* _Stored items from a collection_:
+ + +
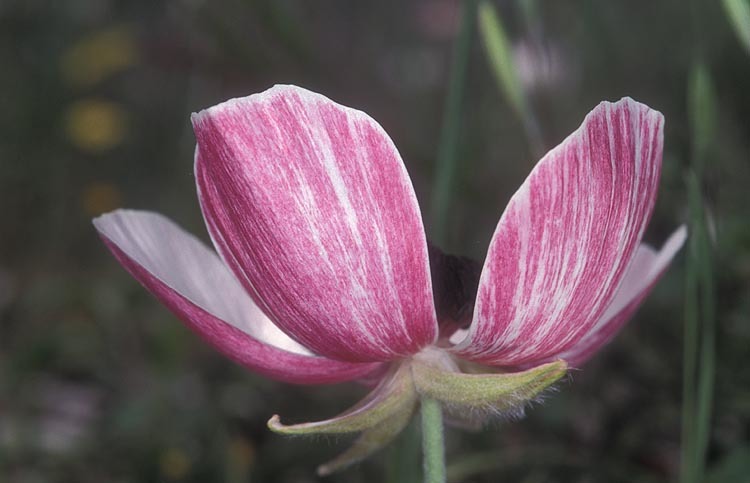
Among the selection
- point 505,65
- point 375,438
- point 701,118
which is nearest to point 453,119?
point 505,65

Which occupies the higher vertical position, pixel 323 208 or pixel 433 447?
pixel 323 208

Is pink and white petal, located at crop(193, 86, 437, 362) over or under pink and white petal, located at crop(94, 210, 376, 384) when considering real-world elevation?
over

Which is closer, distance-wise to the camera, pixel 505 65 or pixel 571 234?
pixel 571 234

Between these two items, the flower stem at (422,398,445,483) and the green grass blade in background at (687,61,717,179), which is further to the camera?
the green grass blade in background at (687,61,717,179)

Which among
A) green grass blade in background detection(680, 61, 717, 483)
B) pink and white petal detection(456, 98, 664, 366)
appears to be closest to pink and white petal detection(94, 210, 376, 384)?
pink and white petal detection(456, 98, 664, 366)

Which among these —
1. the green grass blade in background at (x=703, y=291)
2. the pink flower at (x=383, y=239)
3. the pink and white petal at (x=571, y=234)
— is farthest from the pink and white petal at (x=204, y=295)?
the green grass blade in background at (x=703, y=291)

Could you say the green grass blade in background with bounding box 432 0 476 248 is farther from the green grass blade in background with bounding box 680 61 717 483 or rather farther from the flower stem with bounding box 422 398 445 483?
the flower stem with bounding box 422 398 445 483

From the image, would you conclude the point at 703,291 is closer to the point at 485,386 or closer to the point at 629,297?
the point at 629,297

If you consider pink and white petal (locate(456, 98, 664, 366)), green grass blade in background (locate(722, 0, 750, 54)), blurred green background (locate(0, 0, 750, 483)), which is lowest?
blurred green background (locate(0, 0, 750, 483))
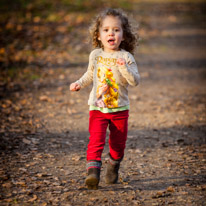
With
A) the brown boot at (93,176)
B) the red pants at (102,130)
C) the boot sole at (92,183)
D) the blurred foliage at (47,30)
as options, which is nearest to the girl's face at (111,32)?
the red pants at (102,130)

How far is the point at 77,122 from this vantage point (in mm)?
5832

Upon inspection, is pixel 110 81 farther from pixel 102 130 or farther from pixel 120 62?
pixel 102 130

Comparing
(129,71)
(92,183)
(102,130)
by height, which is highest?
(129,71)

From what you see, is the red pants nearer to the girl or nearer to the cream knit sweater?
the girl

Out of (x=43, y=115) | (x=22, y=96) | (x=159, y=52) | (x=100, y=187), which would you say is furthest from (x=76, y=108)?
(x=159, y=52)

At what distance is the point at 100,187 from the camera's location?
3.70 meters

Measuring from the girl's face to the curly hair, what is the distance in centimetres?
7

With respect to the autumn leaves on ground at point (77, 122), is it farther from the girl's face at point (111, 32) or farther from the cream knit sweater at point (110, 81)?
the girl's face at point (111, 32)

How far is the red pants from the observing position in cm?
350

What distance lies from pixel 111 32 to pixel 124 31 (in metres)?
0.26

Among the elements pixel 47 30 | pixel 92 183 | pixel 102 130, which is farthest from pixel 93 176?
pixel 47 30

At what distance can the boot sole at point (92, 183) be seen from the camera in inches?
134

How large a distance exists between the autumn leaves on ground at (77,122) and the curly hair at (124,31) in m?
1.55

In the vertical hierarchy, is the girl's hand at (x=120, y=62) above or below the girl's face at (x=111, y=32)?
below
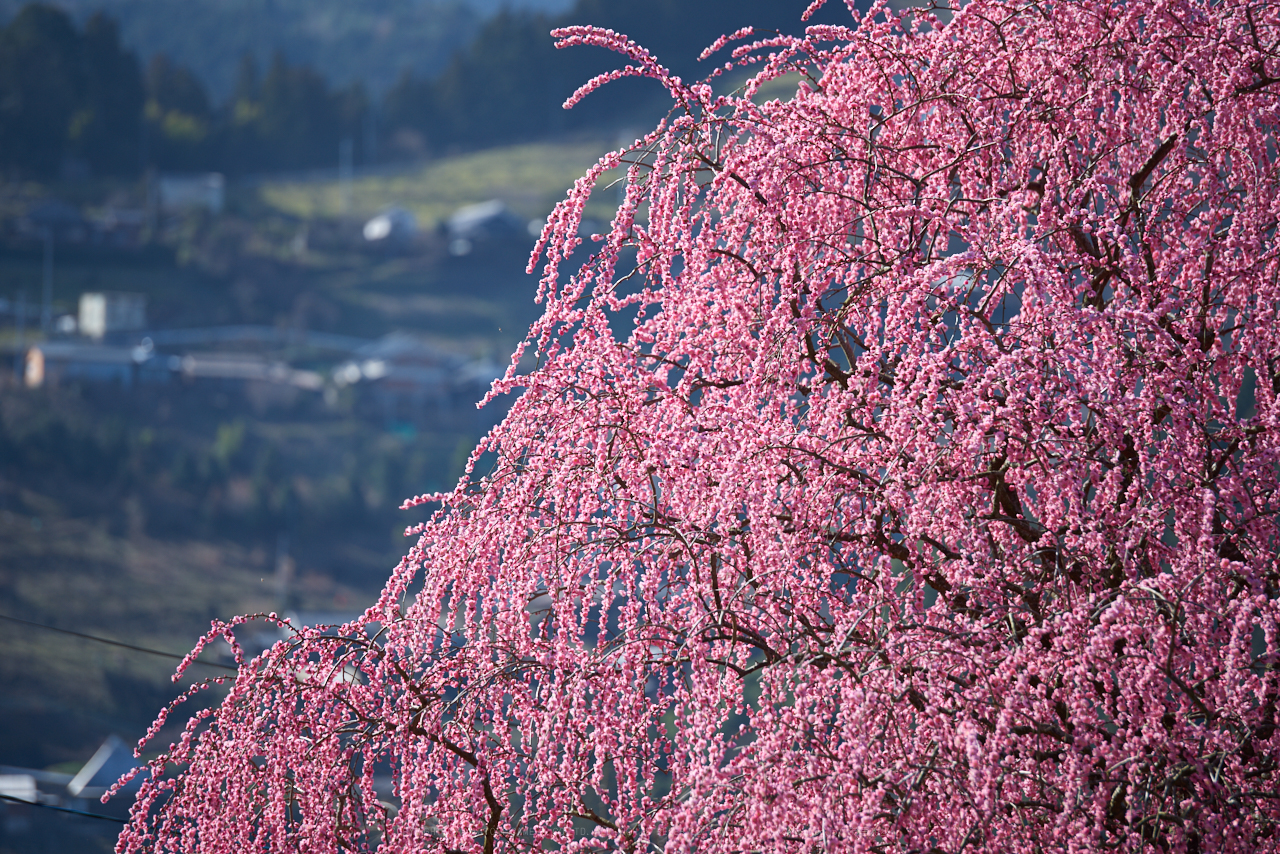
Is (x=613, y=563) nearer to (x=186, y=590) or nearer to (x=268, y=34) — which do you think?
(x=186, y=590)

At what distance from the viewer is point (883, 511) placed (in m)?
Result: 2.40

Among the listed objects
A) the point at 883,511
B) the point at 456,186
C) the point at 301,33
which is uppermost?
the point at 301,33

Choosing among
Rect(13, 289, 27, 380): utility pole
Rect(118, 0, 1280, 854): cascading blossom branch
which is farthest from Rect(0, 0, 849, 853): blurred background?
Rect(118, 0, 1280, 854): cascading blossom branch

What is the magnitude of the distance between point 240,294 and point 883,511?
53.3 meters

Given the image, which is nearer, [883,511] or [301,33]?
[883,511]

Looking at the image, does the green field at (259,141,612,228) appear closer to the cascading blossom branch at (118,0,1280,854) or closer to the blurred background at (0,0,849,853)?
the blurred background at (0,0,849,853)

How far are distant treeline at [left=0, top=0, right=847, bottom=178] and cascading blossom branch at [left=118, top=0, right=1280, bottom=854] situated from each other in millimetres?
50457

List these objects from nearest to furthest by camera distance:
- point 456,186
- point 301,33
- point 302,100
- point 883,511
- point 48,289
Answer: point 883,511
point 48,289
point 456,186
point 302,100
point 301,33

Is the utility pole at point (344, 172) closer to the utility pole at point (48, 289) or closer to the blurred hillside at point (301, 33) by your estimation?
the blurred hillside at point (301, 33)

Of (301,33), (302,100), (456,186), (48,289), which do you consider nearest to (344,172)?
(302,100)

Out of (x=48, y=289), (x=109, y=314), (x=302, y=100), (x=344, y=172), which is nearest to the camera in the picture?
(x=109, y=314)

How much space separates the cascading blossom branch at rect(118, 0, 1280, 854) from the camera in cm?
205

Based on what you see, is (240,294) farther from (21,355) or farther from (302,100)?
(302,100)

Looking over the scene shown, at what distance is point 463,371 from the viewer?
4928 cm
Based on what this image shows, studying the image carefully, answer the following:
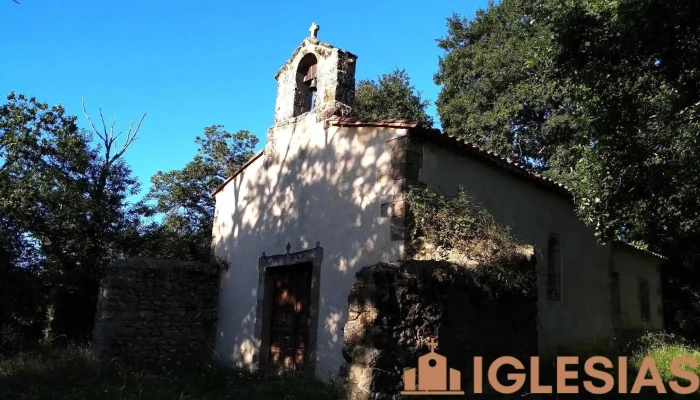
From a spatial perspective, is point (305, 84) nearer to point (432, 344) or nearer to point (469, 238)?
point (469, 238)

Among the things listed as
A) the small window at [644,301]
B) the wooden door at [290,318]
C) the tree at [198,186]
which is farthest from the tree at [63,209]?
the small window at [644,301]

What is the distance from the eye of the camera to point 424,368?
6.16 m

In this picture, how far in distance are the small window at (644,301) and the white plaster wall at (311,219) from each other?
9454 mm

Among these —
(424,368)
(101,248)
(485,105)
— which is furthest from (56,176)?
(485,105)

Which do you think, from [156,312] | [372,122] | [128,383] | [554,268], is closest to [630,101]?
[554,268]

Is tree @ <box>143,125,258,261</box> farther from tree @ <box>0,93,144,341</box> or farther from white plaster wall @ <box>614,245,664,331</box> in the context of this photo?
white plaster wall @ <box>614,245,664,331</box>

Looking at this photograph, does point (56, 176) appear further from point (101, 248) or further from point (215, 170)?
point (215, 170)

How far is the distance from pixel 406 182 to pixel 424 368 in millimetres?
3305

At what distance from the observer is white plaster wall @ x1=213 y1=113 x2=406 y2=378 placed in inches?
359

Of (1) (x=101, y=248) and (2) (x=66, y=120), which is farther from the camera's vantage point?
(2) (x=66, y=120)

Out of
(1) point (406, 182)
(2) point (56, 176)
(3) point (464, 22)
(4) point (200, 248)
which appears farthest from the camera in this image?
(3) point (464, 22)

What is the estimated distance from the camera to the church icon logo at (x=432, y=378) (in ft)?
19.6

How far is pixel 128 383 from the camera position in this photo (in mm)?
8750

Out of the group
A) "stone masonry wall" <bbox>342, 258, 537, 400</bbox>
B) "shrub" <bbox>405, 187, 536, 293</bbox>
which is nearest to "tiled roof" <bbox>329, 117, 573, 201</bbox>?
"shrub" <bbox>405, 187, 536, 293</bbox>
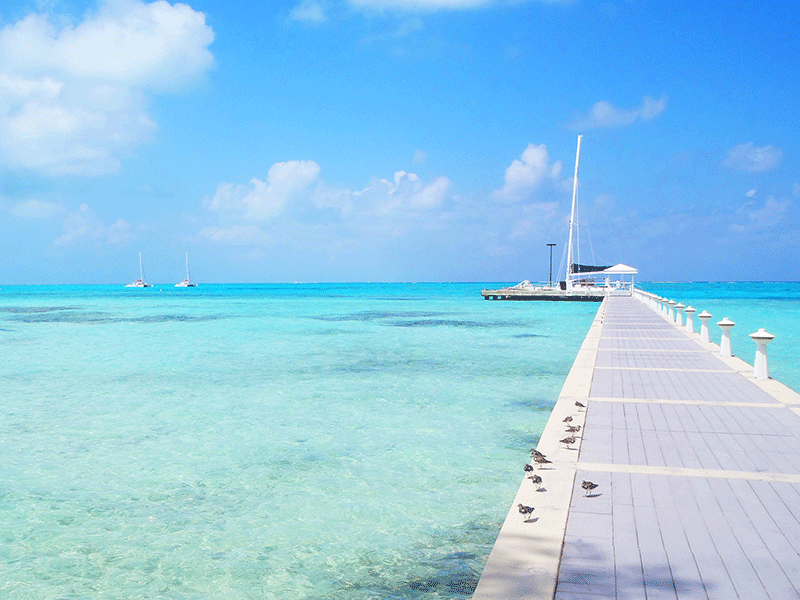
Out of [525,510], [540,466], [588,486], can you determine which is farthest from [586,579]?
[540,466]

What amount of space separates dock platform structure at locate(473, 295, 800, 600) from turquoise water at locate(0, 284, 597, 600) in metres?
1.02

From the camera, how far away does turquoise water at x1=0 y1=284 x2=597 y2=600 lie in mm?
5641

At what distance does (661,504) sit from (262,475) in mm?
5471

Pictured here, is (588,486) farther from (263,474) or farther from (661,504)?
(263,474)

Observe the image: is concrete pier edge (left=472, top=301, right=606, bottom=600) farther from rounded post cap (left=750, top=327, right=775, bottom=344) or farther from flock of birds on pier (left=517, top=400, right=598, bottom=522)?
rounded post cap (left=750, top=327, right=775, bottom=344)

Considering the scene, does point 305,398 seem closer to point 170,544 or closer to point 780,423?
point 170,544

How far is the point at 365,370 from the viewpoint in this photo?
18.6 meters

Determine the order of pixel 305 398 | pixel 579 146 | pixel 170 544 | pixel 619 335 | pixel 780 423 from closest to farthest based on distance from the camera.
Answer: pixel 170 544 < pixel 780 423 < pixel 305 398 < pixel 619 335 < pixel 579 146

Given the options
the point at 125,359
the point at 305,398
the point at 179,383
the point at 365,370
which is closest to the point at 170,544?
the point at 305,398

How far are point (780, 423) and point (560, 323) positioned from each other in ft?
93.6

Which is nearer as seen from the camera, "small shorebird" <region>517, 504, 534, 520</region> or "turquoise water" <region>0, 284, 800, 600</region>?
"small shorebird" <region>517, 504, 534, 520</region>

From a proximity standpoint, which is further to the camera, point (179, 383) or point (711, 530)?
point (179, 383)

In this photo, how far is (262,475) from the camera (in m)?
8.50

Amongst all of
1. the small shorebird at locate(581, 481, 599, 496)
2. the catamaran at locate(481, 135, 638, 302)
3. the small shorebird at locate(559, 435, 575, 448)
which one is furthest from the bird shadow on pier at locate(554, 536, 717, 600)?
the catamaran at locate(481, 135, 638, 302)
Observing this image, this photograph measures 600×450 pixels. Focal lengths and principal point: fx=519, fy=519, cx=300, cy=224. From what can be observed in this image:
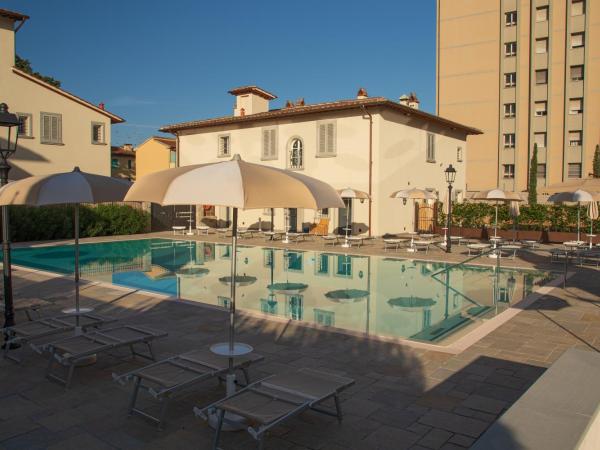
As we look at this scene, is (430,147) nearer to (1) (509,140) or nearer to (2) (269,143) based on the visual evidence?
+ + +
* _WRITTEN EXERCISE_: Please convert the data into a JSON list of strings, one string per line. Begin at the line that contains "Considering the scene, does", go through the final line of the data, skip blank lines, and leave the pictures out.

* _RESULT_:
[
  "Considering the scene, does point 305,398 seem closer to point 170,544 or closer to point 780,423?",
  "point 170,544",
  "How far is the point at 365,370 from the viewpoint in this photo?",
  "18.6 meters",
  "Determine the order of pixel 305 398 | pixel 579 146 | pixel 170 544 | pixel 619 335 | pixel 780 423 from closest to farthest based on distance from the camera.",
  "Answer: pixel 170 544 < pixel 780 423 < pixel 305 398 < pixel 619 335 < pixel 579 146",
  "Given the options",
  "the point at 125,359",
  "the point at 305,398",
  "the point at 179,383",
  "the point at 365,370",
  "which is closest to the point at 170,544?",
  "the point at 305,398",
  "How far are point (780, 423) and point (560, 323) positioned from each other in ft?",
  "93.6",
  "Which is nearer as seen from the camera, \"small shorebird\" <region>517, 504, 534, 520</region> or \"turquoise water\" <region>0, 284, 800, 600</region>?",
  "\"small shorebird\" <region>517, 504, 534, 520</region>",
  "From a proximity standpoint, which is further to the camera, point (179, 383) or point (711, 530)?",
  "point (179, 383)",
  "In this photo, how far is (262,475) from the camera (in m)?",
  "8.50",
  "Amongst all of",
  "1. the small shorebird at locate(581, 481, 599, 496)",
  "2. the catamaran at locate(481, 135, 638, 302)",
  "3. the small shorebird at locate(559, 435, 575, 448)",
  "which one is furthest from the bird shadow on pier at locate(554, 536, 717, 600)?",
  "the catamaran at locate(481, 135, 638, 302)",
  "Observing this image, this photograph measures 600×450 pixels. Focal lengths and principal point: fx=519, fy=519, cx=300, cy=224. From what can be observed in this image:",
  "As we look at this scene, is (430,147) nearer to (1) (509,140) or nearer to (2) (269,143) based on the visual evidence?"
]